A subtext of St Paul's letter to the Romans is the creative tension between its early chapters and its last ones. In chapters 5-8 we hear of a new life that is beyond all this; from chapter 12 to perhaps the end, we hear of lives well spent serving God amid the older forces where he has put them. Without inbetweenness, there is no gospel, or at least no apostle; without patient service to the Body somewhere, the seed is eaten by birds.

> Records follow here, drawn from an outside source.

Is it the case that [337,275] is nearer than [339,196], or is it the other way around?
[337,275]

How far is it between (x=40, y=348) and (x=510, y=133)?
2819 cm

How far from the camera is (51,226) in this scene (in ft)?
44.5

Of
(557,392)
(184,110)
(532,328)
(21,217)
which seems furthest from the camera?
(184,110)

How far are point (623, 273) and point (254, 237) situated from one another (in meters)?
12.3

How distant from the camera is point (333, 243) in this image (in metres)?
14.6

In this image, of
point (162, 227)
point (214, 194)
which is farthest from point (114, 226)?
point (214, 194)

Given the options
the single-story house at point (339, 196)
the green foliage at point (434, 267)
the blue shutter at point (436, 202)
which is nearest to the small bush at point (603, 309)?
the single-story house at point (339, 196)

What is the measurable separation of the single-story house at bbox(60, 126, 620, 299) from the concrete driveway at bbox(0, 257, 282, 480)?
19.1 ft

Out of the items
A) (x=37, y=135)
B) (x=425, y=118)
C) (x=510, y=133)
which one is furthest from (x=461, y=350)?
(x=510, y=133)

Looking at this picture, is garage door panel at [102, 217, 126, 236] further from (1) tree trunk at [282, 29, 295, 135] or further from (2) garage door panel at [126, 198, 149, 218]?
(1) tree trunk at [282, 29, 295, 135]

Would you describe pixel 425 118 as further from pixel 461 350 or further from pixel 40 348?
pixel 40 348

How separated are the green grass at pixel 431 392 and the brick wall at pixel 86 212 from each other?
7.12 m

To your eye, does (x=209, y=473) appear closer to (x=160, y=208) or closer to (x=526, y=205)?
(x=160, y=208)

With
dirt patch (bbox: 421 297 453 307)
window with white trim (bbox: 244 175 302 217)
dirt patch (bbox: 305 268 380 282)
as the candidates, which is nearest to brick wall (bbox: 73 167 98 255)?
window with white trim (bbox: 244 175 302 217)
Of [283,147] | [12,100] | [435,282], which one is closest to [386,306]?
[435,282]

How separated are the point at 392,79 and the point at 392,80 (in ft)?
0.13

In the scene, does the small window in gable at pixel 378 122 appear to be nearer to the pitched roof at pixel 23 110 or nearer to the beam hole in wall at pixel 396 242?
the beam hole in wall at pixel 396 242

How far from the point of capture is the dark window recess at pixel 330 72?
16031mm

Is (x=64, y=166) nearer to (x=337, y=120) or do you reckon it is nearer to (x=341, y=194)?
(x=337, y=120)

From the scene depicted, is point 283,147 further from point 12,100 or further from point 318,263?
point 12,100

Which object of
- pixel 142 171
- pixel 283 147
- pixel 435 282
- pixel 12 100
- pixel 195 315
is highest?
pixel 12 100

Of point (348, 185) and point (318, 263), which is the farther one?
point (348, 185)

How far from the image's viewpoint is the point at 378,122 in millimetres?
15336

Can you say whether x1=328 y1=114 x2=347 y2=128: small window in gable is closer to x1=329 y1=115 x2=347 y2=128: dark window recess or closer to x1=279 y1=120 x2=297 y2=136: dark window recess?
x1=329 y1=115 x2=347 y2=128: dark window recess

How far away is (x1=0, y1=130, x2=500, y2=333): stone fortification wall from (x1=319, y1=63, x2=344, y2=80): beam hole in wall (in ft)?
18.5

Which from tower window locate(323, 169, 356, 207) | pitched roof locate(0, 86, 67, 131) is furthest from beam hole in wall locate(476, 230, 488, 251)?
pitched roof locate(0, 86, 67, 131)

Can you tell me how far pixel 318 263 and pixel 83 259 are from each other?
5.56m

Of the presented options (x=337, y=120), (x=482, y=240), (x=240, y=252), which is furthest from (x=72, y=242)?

"Blessed are the peacemakers, for they shall be called the offspring of God." And there is no reconciliation without inbetweeness. The ancient god of boundaries and crossings was Hermes, whose name was given to the art of understanding across differences, *hermeneutics*. But obviously Christ far surpassed him in inbetweenness-- the incarnation, the healings, the resurrection, the ascension. Indeed, from beginning to end, he surpasses inbetweenness itself-- "He is before all things, and in him all things hold together."

BW

Jean said...

Hi Bowman

Apologies for the late reply of which I am appreciativeness, it seems there is a need for a theology of in-betweenness!

There is truth in what you write, it some ways being 'outside of' enables the privelege of also seeing from 'outside of'. I have always valued (when I came back to faith as an adult) the years I had studying and learning the bible without a lot of guidance, it means having a point of reference gleaned learning with God aside from a school of thought. Notwithstanding I enjoy formal learning also ... but I do not always accept everything being taught : ) .. Ha, ha, you mean some people can not relate to both Legion and the villagers?

I guess in a sense Christians in a secular world all live in in-betweeness, working as you say to reconcile those we encounter with the God we know all the while living in that world and belonging to another! I did enjoy you description of God surpassing inbetweenness itself.

A Merry Christmas to you and yours.

Anonymous said...

Thank you, Jean, and a Merry Christmas to you too!

If you like reading about lives lived in between, it is hard to imagine one more so than that of the poet Denise Levertov who passed from the CoE through TEC on her way to the RCC--

https://tinyurl.com/y8gdk4nj

Her nearly forgotten father Paul Levertoff is fascinating in his own right (pun intended)-- a descendant of the Lubavitcher rebbe, an evangelist to the Jews, the husband of a Welsh woman with a heart for mysticism, a friend of T. S. Eliot, the vicar at Holy Trinity, Shoreditch, and an advocate for a Hebrew rite within the Anglican Communion. But Denise Levertov was one of the lights of poetry in America at midcentury, a poet whose collections were steeped in biblical metaphor and social protest, and an essayist with a alert ear for prosody.

Although there are some fine Anglican systematicians and biblical scholars, I often think that the tradition's distinctive theological vocation is to a modern revival of hagiography. I may blog on that someday.